Posted: Tue Mar 25, 2008 2:50 am Post subject: New here...for my son
I am new here and I am looking for more information for me. My son is 8 going on 9 soon. He has had extreme social anxiety since I can pretty much remember. It really wasn't noticable until he started school..for years, all I heard from his teachers was "how shy" he was, this past week I had a chance to sit down with all of his teachers, special education (he had a small speech problem when he was younger) and the school shrink, now that he's in middle school, it seems they are taking it more seriously, and he either has a severe social anxiety problem or some form of selective muteness.
We are working with his doctor, who is finally taking it seriously, we started him on a very low dose of Prozac and I have him scheduled to see someone for counseling at the end of next month(it's the soonest I can get him in)
I guess I'm looking for people who are going through the same things, been through it or just have advice.
Joined: Apr 23, 2005 Posts: 959 Location: United Kingdom
Posted: Tue Mar 25, 2008 3:21 am Post subject:
Hi, theres loads of good posts on here about all sorts of subjects to do with social anxiety shyness... ect so if you have a root through the forums im sure you will find some topics which will help.Also post if you have any questions most people are more than happy to help if they can.ANd welcome to the forum
Im really sorry your son is going through this But the brilliant thing is they have caught it early and are taking it seriously... which they should do because its a hard illness to live with and left unchecked and untreated into adulthood it can get worse.But yeah if they are dealing with it now while hes young... they might be able to nip it into the bud so to speak before it gets more complicated.
I dont want to tell you what to do or what not to do concerning your son because i have no place to,but if you can id maybe try and keep him off medication and see how therapy goes on its own first,but i can appreciate if its affecting him badly meds might be a necasary thing.theres also c.b.t therapy which while not works for everyone has a very high succsess rate so its worth asking about that.Anyway again welcome to the forum and i hope things work out for your soon.
I appreciate any advice at all, I will not take offense, we have been dealing with this for so long, that honestly I had really no other options left.

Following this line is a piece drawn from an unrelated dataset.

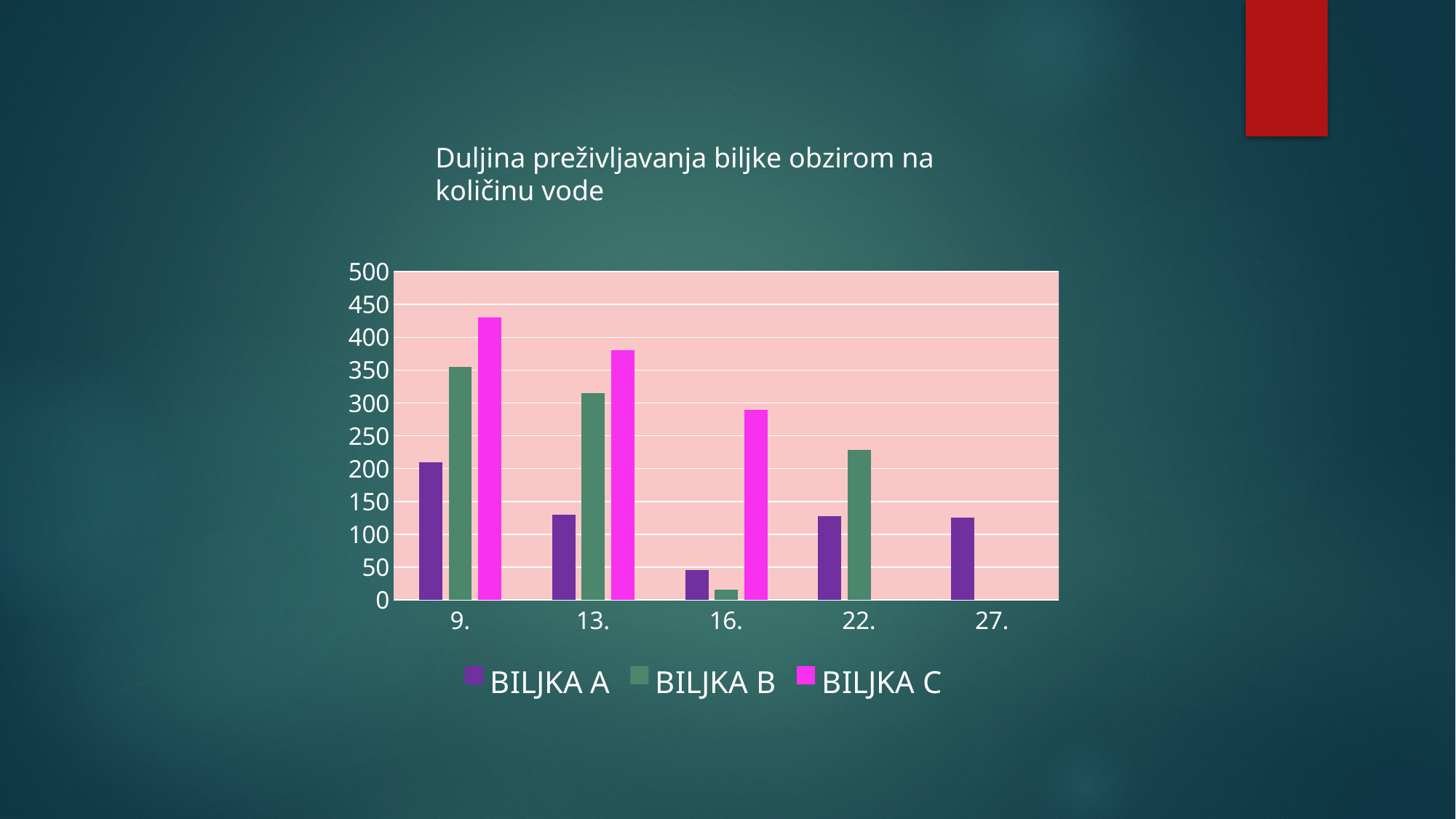
At category 22., which is larger, BILJKA A or BILJKA B? BILJKA B For which category is the BILJKA A bar lowest? 16. Do the BILJKA C values rise or fall from 9. to 16.? fall What is the title of the chart? Duljina preživljavanja biljke obzirom na količinu vode For which category is the BILJKA B bar lowest? 16. How many categories are shown on the x axis? 5 Is the value for BILJKA A at 9. greater or less than 250? less What kind of chart is shown on the slide? bar chart For which category is the BILJKA C bar highest? 9. How many series does the legend list? 3 Is the value for BILJKA C at 9. greater or less than 400? greater Is the value for BILJKA B at 13. greater or less than 300? greater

We tried everything else, other than the counseling, although they have been working with him in the school, but there is only so much they can do too. His doctor was completely against it yet, until he got the information from our school, ourselves and to see him again in person. We don't expect to have him on the Prozac for long term, some of the studies that I have read and people I have talked to, depending on how far into it he is, there is a chance that in a matter of speaking, to reteach himself, perhaps I'm wrong here but atleast now I have some hope.
The other thing that I'm sure does not help is the fact that my son is no normal 8 year old, he was very small at birth, but ever since has been growing at an extremely rapid rate, he is 5'2" and about 130lbs, almost the same size as me, so while I do think that some kids may pick on him for it, a lot of them actually look to him as a protector, from what I understand most of the kids at school really like him.
Our doctor did suggest that when we called about therapy that it be with someone who specializes in cognitive behavioral therapy in children.
It's so hard to see that he wants to be with the other kids, playing, but for whatever reason, now I know the anxiety, he has never been able to.
My husband had pretty given up last year, after an incident involving a sport my son wanted to play. They spent very little time together, but now that we are getting somewhere on why he is the way he is, my hubby is being much more supportive and trying to make extra time for him during the spring break, it breaks my heart that it took getting to this point, but I'm glad to have this help.
I'm sorry to hear about your son. I'm 23 and I have SA and I don't know if it's from him hanging out with me or what but my 9 year old god-son is starting to be the same way.
Neither of us are on medications and I refuse to. I'm not saying it's a bad thing but personally I just don't trust them. His dad and I signed him up for therapy. He kinda sounds like your son. For being shy, wants to hang out with kids but can't, etc. He used to skateboard all the time with friends but up till about 6 months ago, he just stays in his room and doesn't talk to anyone.
Whatever you do, you or your husband can't give up. If you two give up, so will your son. It's a mental thing and it takes time and patience. I know it's hard to figure out what to do and to hope that he will get over the social anxiety. At least you did things that some parents won't do. You went to the teachers, went to doctors, and now on this forum. I really wish I knew what to tell you but there's no one way to "cure" this. Keep doing what you are doing.
Like what Danfalc said, message any questions and we will try to help. Sorry that I couldn't be much use.
Posted: Mon Apr 28, 2008 5:08 am Post subject: i was just as shy
I was just as shy as a kid, and nothing can be done. I now talk to no one and I think I am going crazy. I am too shy to talk to a therapist, no matter how much they force me to. I just joke around with people all day, but no type of personal questions, I will get out of answering them.